__PAGE EXCERPT__
Content starts

Kool Kat Of The Week: Ben Ruder Smuggles Some Contraband Cinema into The Plaza

Plaza Manager/Projectionist Ben Ruder loves film so much it even tastes good.

By Philip Nutman
Contributing Writer

Ben Ruder is one of the unsung heroes of Atlanta.

As chief projectionist and manager of The Plaza Theatre, he’s a cinephile who keeps the art and pleasure of movie-going alive in an era of digital downloads, streaming and DVD boredom. You can train a monkey to run the 16 digital projectors at a chain-run multiplex; but knowing how to repair an actual film print, especially an old one, and project it properly is a skill that’s sadly coming to the end of the reel. Ruder is one of that dying breed – a real projectionist who cares about the experience patrons have when they see a movie at The Plaza. Now, along with other like-minded lovers of celluloid, he’s starting to program CONTRABAND CINEMA, an ongoing, eclectic selection of rare films in a variety of formats (Super-8, 16mm; everything from avant garde to rare, archival, educational films, and personal Underground artistic expressions). The first show is this Thursday, October 6 at 8 p.m. at The Plaza – and that’s why he’s our Kool Kat of the Week.

Ben took time out from his busy schedule to share the details on what promises to be a fascinating kick-off for a series of eye-treats for Atlantans who are tired of the same old Studio produced rubbish cluttering up area multiplexes. He also shared a little bit about his company RUDERMEDIA, his personal love affair with film on film and why helping owners Jonathan and Gayle Rej to preserve the Plaza is such a passion.

ATLRetro: How did CONTRABAND CINEMA evolve?

Content ends

__SET OF TASKS__
(a) According to the Ben Ruder profile, when is the first CONTRABAND CINEMA show?
(b) Carry the Ben Ruder profile forward from its final line.
The items after this text aren't needed for anything here.

__PROVIDED DATA__
Content starts

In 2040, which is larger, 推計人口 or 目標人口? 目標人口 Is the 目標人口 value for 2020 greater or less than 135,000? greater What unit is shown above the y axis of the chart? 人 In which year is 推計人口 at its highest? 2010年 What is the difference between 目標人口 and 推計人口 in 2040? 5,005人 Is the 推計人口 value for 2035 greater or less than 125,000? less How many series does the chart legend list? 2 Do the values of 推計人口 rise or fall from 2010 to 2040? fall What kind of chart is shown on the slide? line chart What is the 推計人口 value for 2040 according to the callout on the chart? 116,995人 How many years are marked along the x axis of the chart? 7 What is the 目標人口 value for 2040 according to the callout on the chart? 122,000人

Content ends
Content starts

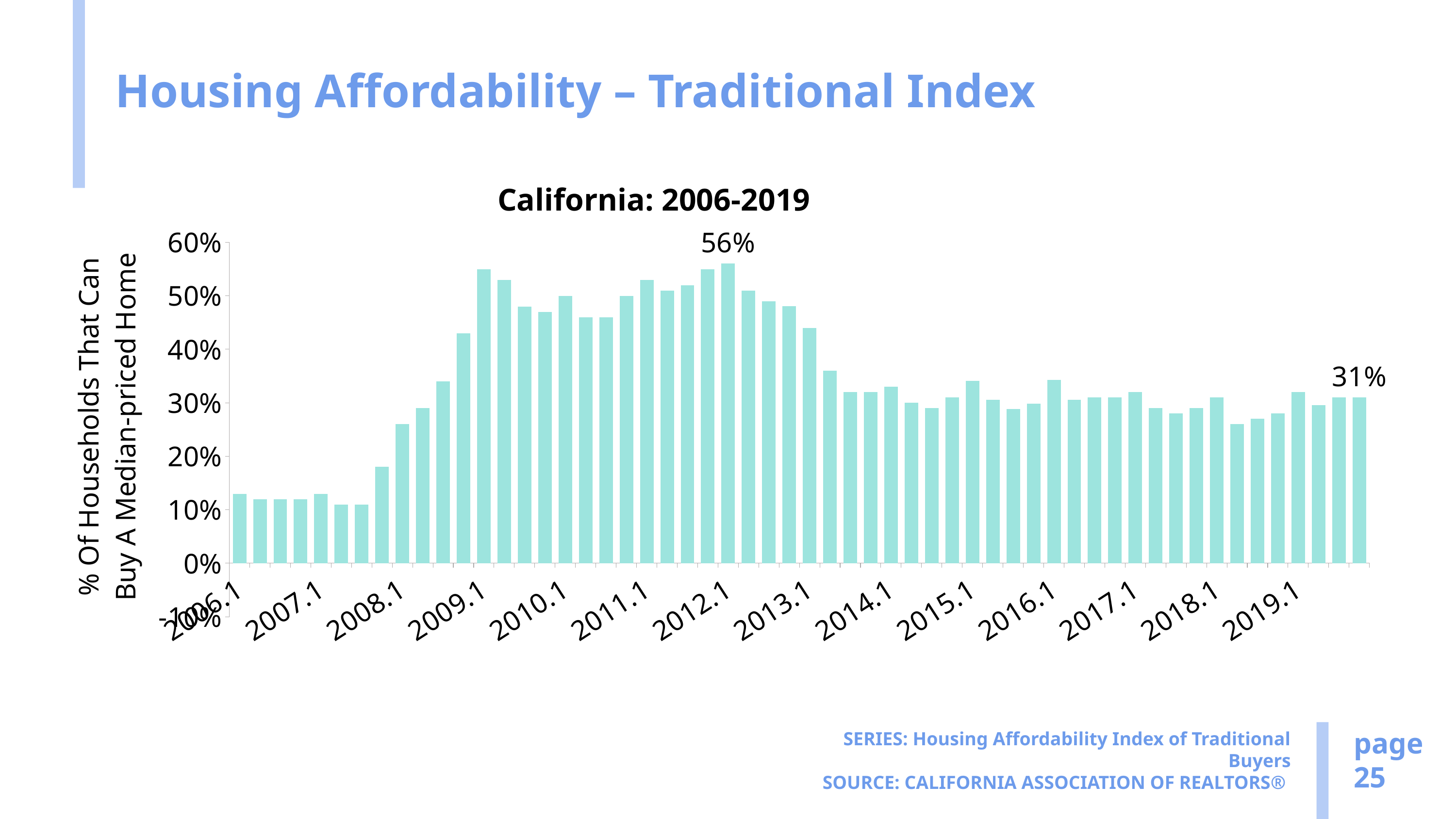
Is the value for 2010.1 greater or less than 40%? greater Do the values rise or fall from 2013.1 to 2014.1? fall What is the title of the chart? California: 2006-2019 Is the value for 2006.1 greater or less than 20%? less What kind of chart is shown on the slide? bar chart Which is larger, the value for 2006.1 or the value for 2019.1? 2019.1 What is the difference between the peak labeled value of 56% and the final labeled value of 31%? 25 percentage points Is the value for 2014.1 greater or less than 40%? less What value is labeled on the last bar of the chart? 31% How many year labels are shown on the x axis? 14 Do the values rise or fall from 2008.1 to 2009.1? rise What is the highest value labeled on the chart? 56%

Content ends

__RESULTS BY TASK__
(a) Thursday, October 6 at 8 p.m. at The Plaza.

(b)
BEN: Contraband Cinema is an Atlanta-based micro-cinema safehouse based on, inspired by and executed under the guidance of Craig Baldwin‘s Other Cinema in San Francisco – an ongoing series of experimental film, video and performance. Contraband Cinema strives to select the best work locally and around the world, transplant it to the south, and nurture it through close collaboration with regional filmmakers, curators and established film institutions.

Contraband Cinema is operated by Marcus Rosentrater and Gideon Kennedy. Marcus and I have talked about doing something together for a while, as he is a regular volunteer for us at the Plaza. We are both big fans of the medium of film and wanted to share hard-to-obtain materials with other cinephiles. Through my company RUDERMEDIA, I am assisting Marcus with locations, equipment, and providing “Film Education” programming which takes a look at educational shorts shown in the classroom, as well as teaching the attendees lessons on how 16mm projection works as well as what goes into film preservation and restoration. I secured The Plaza for this first event, but we’ll be in several nontraditional screening spaces for future shows.

This month we’ll also have a “photobooth” set up in the lobby before and after the screening where you get 5 seconds of time in front of a Super 8mm camera which will be screened at a future event, as well as posted online after processing.

So there will be more screenings?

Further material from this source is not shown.